На репетиции я показал себя с хорошей стороны. Я правильно шептал тексты, как раз так, чтобы меня хорошо слышали актеры, но не слышала публика. Сложнее обстояло дело с Васей, игравшим обманутого мужа. Будучи красивым синеглазым блондином, он никак не мог войти в эту унизительную для него роль. Ему бы больше подошла роль любовника, но эта вышеупомянутая роль козла уже была отдана Мишке, двоюродному брату режиссера. Мишка, наоборот, был маленький, плюгавый мужичок, мало похожий на любовника. Что поделаешь, любовь зла, как извещало название пьесы. Кроме того, жена Мишки была на сносях, и он каждую минуту бросался к телефону, чтобы узнать, не начала ли она рожать.
Сюжет пьесы был примитивен, как сказка про курочку Рябу. В основе его лежал любовный треугольник. В последнем акте муж возвращался домой из командировки и находил в своем доме любовника жены. Это была кульминация. Разыгрывалась трагическая сцена, которая заканчивалась двойным убийством. Зрительской массе русского театра, состоявшей из иммигрантов первой и второй волн, нравились любовные драмы. Особенно им нравилось, когда дело кончалось убийством, так что билеты на спектакль были раскуплены.

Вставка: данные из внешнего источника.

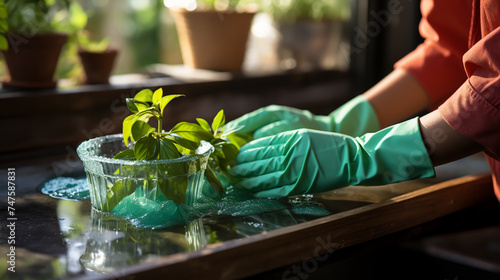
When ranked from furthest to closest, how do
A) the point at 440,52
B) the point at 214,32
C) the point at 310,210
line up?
the point at 214,32
the point at 440,52
the point at 310,210

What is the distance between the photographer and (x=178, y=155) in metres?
0.85

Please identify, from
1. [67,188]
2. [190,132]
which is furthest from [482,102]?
[67,188]

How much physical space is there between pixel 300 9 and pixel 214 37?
351 millimetres

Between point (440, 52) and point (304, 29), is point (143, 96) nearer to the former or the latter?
point (440, 52)

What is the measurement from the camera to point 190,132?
88 centimetres

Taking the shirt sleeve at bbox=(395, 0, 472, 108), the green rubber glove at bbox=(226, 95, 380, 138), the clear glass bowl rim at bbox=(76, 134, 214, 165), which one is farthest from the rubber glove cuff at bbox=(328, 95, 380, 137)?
the clear glass bowl rim at bbox=(76, 134, 214, 165)

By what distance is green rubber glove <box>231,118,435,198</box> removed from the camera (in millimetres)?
922

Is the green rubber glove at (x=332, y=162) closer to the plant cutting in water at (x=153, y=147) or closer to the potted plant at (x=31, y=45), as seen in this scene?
the plant cutting in water at (x=153, y=147)

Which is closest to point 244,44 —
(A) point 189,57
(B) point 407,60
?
(A) point 189,57

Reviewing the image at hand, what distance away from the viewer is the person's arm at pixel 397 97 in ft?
4.02

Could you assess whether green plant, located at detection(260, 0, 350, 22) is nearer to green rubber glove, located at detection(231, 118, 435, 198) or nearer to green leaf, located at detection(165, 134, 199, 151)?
green rubber glove, located at detection(231, 118, 435, 198)

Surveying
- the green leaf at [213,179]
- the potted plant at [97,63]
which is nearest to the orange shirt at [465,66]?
the green leaf at [213,179]

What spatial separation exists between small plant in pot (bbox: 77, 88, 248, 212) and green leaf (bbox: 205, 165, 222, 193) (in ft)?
0.09

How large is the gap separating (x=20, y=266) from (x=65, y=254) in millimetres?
58
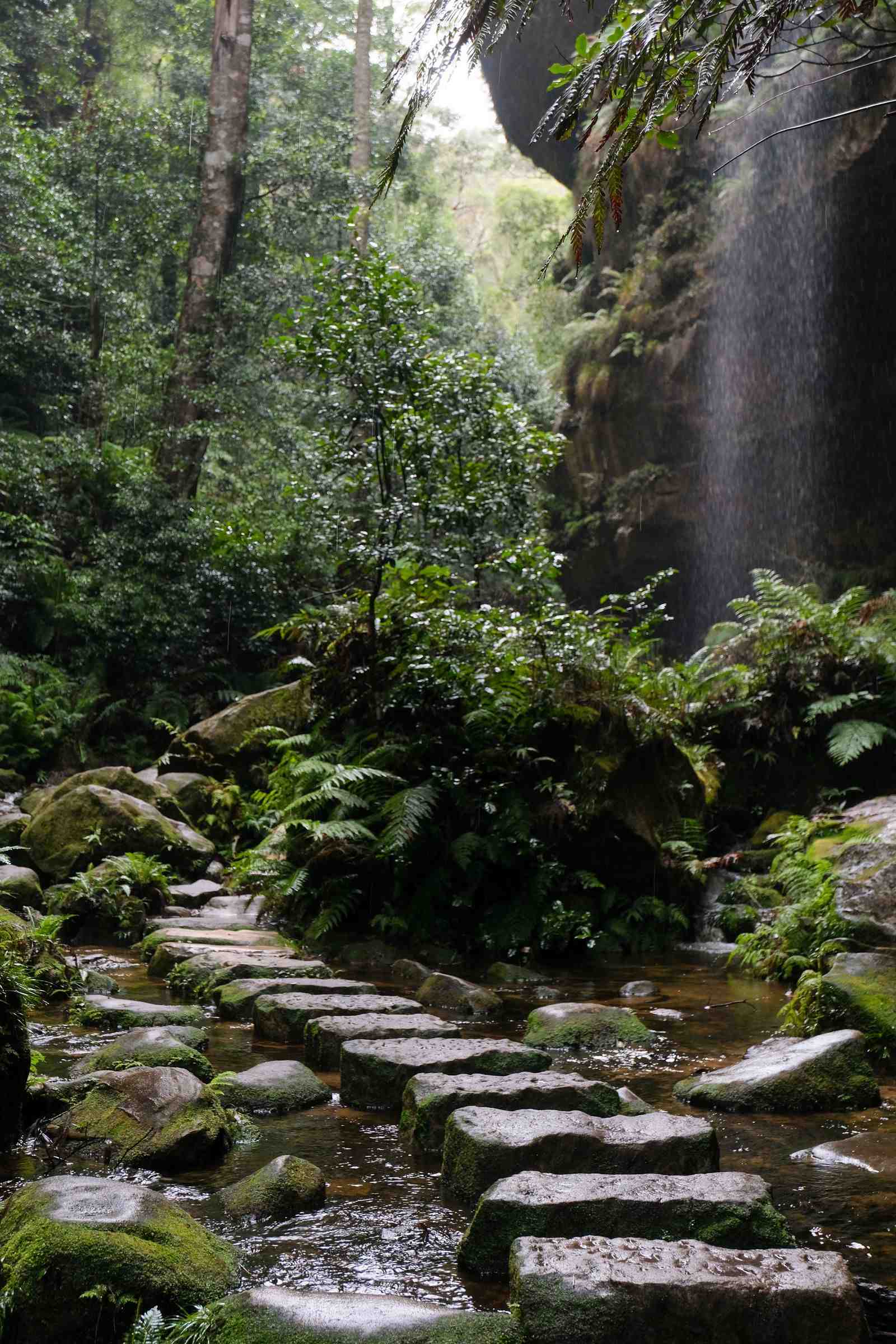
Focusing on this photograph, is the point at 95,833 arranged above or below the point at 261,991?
above

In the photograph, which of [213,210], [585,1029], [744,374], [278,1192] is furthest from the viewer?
[744,374]

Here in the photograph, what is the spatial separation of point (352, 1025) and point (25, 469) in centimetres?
1268

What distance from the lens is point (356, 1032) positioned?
4406mm

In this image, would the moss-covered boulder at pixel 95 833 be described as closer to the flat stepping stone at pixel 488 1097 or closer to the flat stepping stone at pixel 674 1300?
the flat stepping stone at pixel 488 1097

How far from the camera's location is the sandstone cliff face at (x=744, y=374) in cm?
1603

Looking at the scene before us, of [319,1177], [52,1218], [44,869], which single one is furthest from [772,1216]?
[44,869]

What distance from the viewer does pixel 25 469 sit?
49.1ft

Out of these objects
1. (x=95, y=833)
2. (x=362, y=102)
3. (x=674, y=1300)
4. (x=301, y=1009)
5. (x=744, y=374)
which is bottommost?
(x=301, y=1009)

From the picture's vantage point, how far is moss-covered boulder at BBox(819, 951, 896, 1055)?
4508 mm

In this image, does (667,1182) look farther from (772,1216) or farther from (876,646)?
(876,646)

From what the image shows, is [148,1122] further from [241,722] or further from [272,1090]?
[241,722]

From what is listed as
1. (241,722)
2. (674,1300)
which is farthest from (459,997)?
(241,722)

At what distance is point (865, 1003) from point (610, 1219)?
2605mm

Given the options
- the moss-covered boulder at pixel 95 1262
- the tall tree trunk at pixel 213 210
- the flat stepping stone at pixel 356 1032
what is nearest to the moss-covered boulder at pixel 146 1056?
the flat stepping stone at pixel 356 1032
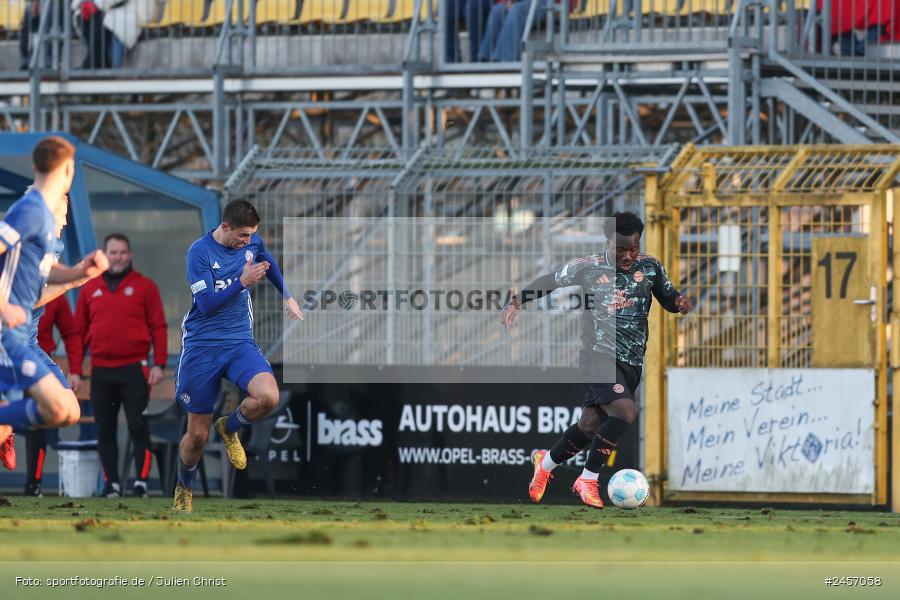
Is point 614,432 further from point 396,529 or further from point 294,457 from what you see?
point 294,457

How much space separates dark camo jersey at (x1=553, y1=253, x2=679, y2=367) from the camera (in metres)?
12.3

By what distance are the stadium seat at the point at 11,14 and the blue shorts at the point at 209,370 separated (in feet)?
46.1

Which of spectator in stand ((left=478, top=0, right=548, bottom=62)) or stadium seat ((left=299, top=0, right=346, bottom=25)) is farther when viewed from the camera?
stadium seat ((left=299, top=0, right=346, bottom=25))

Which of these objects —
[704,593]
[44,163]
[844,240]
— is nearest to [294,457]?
[844,240]

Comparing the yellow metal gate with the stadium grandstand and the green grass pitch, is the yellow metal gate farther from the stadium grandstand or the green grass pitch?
the green grass pitch

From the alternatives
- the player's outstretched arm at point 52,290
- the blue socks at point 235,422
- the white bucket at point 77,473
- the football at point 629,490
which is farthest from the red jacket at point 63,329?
the football at point 629,490

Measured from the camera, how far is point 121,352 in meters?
15.1

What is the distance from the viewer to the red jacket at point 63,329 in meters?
15.2

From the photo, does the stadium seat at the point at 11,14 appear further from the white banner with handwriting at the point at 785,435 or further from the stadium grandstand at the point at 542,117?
the white banner with handwriting at the point at 785,435

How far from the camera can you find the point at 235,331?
11.8 meters

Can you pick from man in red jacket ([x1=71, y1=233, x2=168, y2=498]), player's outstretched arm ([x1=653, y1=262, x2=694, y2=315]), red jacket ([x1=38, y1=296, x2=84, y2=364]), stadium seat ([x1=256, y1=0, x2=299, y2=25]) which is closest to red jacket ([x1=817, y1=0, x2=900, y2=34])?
stadium seat ([x1=256, y1=0, x2=299, y2=25])

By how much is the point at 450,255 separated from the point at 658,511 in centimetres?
344

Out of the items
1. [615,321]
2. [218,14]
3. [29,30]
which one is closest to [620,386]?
[615,321]

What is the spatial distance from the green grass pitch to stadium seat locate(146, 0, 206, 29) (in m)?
12.8
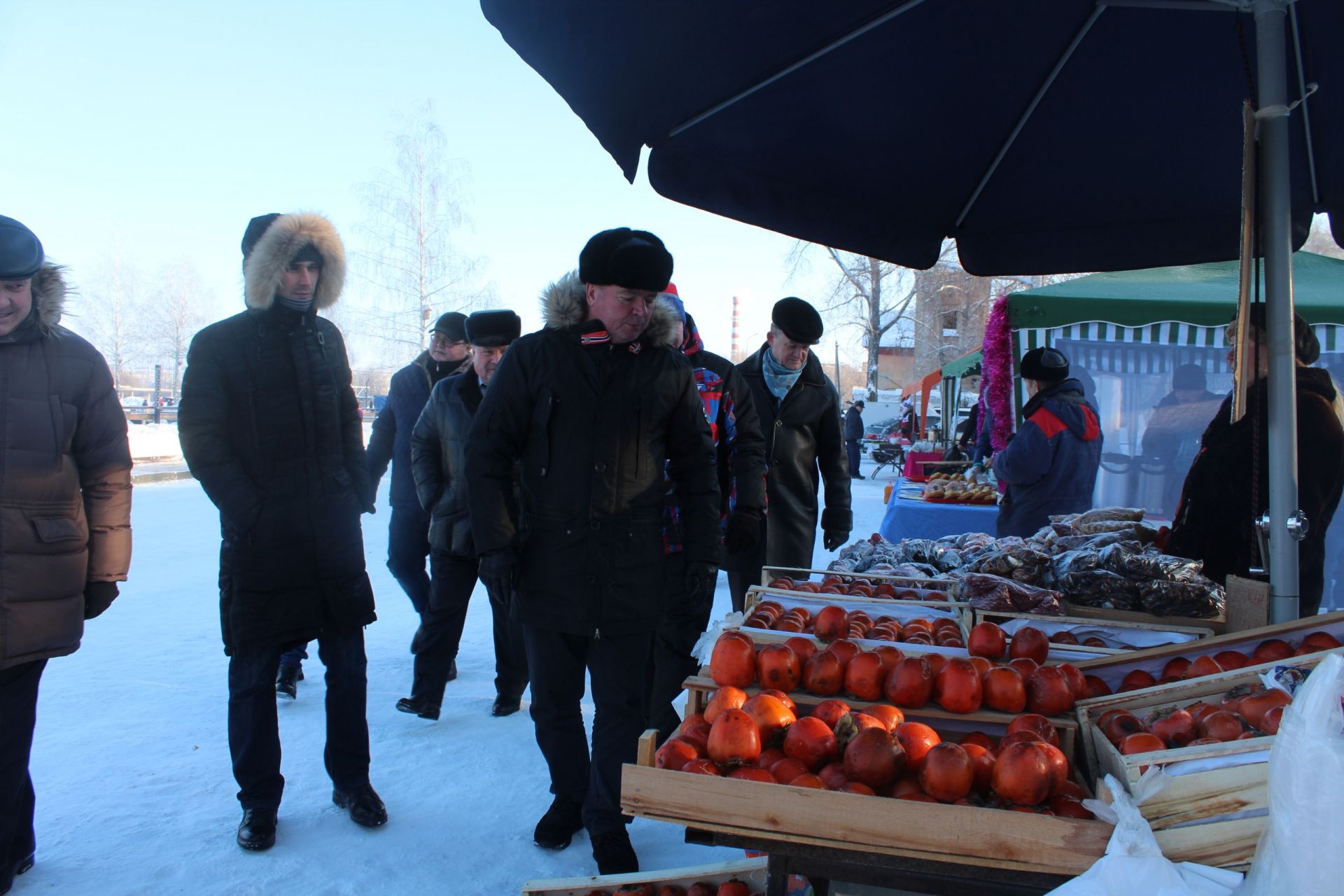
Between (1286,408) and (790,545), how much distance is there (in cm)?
242

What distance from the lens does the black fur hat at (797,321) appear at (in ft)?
13.3

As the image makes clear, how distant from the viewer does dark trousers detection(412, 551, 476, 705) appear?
4.16 m

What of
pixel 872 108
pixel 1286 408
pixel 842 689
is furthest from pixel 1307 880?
pixel 872 108

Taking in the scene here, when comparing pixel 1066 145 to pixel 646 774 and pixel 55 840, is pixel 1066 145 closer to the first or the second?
pixel 646 774

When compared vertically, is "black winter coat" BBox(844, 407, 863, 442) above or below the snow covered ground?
above

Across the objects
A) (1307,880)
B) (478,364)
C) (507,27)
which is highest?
(507,27)

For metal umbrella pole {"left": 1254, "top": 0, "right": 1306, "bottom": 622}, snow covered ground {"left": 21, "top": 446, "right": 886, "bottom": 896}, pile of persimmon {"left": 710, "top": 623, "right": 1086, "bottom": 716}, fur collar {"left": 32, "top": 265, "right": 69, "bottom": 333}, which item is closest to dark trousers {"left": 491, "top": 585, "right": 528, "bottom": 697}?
snow covered ground {"left": 21, "top": 446, "right": 886, "bottom": 896}

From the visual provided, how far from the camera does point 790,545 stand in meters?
4.24

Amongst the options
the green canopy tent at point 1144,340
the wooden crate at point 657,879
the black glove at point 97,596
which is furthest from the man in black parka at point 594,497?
the green canopy tent at point 1144,340

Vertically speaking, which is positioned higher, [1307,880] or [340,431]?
[340,431]

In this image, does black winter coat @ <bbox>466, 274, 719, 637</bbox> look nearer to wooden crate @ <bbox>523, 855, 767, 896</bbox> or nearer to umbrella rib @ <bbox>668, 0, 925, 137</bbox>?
umbrella rib @ <bbox>668, 0, 925, 137</bbox>

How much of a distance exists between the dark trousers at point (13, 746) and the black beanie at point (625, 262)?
205 centimetres

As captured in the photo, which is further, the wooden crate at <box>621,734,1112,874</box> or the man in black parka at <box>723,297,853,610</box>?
the man in black parka at <box>723,297,853,610</box>

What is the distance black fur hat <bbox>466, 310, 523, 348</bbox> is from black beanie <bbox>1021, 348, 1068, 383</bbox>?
2.74 metres
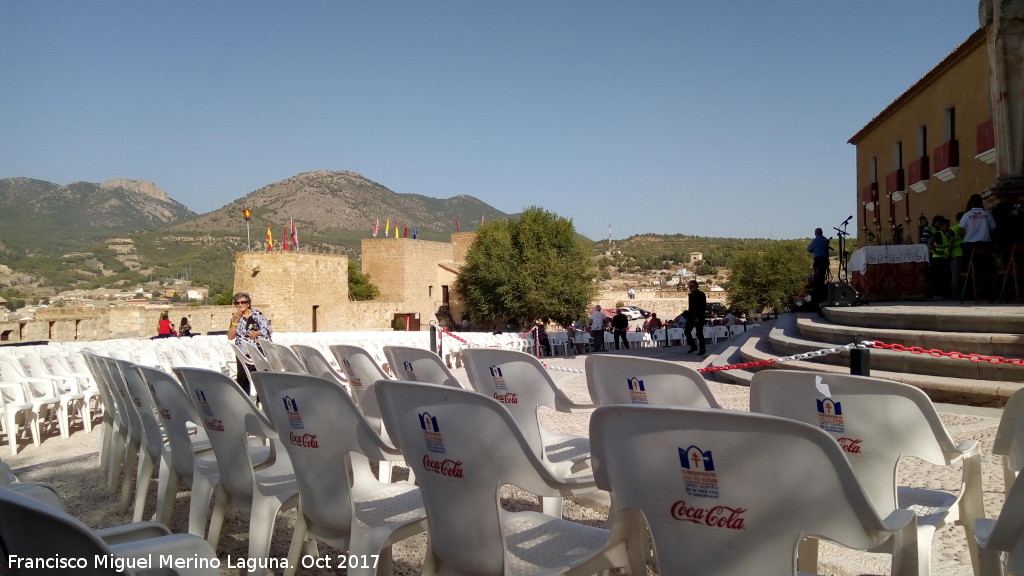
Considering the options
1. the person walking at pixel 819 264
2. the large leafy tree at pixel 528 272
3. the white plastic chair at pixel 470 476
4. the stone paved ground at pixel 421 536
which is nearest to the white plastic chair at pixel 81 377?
the stone paved ground at pixel 421 536

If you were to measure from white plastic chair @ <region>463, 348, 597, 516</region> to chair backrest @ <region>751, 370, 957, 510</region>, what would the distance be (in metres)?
1.14

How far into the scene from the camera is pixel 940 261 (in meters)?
12.1

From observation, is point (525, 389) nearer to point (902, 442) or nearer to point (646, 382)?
point (646, 382)

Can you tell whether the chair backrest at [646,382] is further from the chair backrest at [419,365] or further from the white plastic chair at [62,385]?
the white plastic chair at [62,385]

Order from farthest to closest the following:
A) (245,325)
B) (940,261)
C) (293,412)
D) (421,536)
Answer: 1. (940,261)
2. (245,325)
3. (421,536)
4. (293,412)

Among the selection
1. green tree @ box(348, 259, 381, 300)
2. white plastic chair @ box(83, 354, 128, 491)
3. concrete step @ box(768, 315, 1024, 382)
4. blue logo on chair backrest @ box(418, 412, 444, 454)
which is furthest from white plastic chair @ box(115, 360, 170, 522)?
green tree @ box(348, 259, 381, 300)

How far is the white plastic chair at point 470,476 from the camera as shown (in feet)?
6.68

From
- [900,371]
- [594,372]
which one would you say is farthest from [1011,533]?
[900,371]

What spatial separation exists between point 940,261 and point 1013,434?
10814mm

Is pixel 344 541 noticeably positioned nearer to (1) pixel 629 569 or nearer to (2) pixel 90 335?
(1) pixel 629 569

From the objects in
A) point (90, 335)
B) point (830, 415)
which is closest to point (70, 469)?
point (830, 415)

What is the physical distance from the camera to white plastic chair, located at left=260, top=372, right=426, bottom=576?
2506 mm

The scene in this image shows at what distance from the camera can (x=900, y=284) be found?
11.6 meters

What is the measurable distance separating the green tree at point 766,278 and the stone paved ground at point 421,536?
44515 millimetres
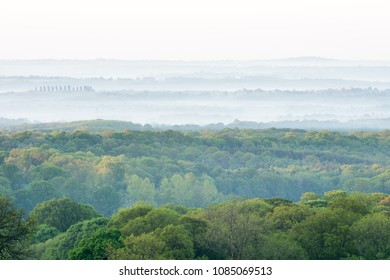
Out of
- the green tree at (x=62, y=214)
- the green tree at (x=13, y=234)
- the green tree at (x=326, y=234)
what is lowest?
the green tree at (x=62, y=214)

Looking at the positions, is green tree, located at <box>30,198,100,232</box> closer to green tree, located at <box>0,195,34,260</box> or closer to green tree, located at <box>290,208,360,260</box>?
green tree, located at <box>290,208,360,260</box>

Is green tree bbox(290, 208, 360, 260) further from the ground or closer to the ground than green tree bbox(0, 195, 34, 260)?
closer to the ground

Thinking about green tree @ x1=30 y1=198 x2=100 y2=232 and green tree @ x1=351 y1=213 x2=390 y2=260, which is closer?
green tree @ x1=351 y1=213 x2=390 y2=260

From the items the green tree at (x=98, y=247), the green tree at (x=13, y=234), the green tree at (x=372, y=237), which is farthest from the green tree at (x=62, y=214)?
the green tree at (x=13, y=234)

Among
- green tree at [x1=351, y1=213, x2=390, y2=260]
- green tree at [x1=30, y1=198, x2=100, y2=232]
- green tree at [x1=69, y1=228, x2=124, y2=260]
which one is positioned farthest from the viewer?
green tree at [x1=30, y1=198, x2=100, y2=232]

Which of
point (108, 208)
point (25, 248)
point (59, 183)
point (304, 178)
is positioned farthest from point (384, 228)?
point (304, 178)

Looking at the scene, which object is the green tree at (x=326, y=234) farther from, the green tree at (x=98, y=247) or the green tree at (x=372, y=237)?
the green tree at (x=98, y=247)

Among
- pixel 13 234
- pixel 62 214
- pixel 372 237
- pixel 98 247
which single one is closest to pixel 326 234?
pixel 372 237

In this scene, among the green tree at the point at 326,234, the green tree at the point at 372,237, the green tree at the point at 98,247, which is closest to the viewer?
the green tree at the point at 98,247

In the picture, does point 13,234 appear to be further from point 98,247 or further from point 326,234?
point 326,234

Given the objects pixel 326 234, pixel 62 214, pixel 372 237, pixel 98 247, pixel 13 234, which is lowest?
pixel 62 214

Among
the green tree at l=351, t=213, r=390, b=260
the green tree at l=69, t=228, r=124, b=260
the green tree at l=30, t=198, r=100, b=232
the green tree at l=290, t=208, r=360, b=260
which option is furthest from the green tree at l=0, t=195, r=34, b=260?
the green tree at l=30, t=198, r=100, b=232
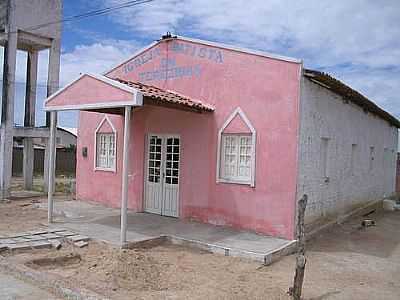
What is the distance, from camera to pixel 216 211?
32.8ft

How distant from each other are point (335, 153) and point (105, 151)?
6.88 metres

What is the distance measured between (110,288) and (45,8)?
1324 cm

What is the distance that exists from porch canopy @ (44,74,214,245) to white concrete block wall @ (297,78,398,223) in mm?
2436

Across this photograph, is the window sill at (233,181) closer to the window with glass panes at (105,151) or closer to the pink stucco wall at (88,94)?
the pink stucco wall at (88,94)

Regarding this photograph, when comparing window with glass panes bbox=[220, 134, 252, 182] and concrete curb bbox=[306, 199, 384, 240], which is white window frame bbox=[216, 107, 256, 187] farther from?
concrete curb bbox=[306, 199, 384, 240]

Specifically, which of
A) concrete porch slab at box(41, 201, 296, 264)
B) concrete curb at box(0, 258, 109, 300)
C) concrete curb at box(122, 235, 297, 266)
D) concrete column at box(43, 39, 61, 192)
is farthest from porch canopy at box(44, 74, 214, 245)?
concrete column at box(43, 39, 61, 192)

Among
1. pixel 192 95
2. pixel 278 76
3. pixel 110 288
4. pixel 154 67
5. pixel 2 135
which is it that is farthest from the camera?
pixel 2 135

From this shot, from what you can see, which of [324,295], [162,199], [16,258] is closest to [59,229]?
[16,258]

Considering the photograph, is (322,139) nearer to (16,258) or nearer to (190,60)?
(190,60)

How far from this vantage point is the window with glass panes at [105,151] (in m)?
12.8

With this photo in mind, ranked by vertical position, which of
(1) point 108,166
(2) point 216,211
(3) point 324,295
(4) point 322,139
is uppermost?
(4) point 322,139

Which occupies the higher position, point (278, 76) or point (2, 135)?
point (278, 76)

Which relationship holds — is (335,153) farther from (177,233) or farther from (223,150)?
(177,233)

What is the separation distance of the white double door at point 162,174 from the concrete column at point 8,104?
6207mm
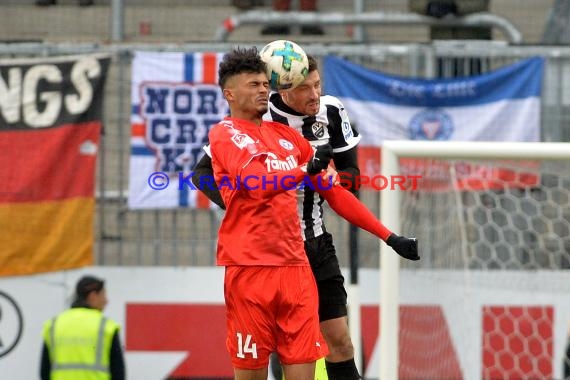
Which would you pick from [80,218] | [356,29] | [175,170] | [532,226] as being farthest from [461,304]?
[356,29]

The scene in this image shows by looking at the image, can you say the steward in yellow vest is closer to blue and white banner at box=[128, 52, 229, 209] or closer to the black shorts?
blue and white banner at box=[128, 52, 229, 209]

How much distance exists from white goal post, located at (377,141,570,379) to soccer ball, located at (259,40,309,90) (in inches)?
34.5

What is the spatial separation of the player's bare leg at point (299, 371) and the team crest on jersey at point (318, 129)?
4.11 feet

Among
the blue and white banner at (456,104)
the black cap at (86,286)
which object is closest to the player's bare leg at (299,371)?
the black cap at (86,286)

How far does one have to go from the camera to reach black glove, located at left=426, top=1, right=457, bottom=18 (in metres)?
10.6

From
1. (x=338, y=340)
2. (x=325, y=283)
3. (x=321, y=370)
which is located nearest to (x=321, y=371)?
(x=321, y=370)

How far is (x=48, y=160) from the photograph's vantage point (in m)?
9.45

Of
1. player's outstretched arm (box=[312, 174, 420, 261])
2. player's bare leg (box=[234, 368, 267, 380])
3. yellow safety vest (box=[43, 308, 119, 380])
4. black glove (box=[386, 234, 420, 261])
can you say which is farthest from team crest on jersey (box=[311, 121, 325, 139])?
yellow safety vest (box=[43, 308, 119, 380])

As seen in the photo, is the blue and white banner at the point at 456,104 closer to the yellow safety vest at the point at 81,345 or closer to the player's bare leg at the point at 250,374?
the yellow safety vest at the point at 81,345

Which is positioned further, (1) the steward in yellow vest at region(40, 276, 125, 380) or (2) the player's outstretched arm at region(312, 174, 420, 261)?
(1) the steward in yellow vest at region(40, 276, 125, 380)

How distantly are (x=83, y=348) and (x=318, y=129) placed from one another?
3.29m

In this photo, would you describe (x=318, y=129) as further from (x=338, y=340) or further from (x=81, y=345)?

Наступил день спектакля. Актеры нервничали. Грызунов дрожал от страха, опасаясь провала. Как ни странно, меньше всех волновался Вася Козлов. Перед началом спектакля он для храбрости принял двести пятьдесят, запил пивком, порозовел и теперь умиротворенно ждал своего выхода.
Первые два акта прошли гладко. Я шептал, актеры старательно выкрикивали за мной свои роли, а зрители терпеливо дожидались трагической развязки, предвкушая убийство. Настал третий акт. Муж, то есть Вася Козлов, вернулся из командировки и постучал в дверь своего дома. На самом деле постучал режиссер Грызунов, который всегда лично исполнял закулисные звуки. Героиня заметалась по сцене.
– О Боже, это мой муж, – прошептал я.
– О Боже! Это мой муж! – закричала героиня, заламывая руки.
Грызунов постучал еще раз, вкладывая в стук максимум трагизма.
– Ах, он убьет меня, – прошептал я.
– Ах! Он убьет меня! – прокричала героиня еще громче.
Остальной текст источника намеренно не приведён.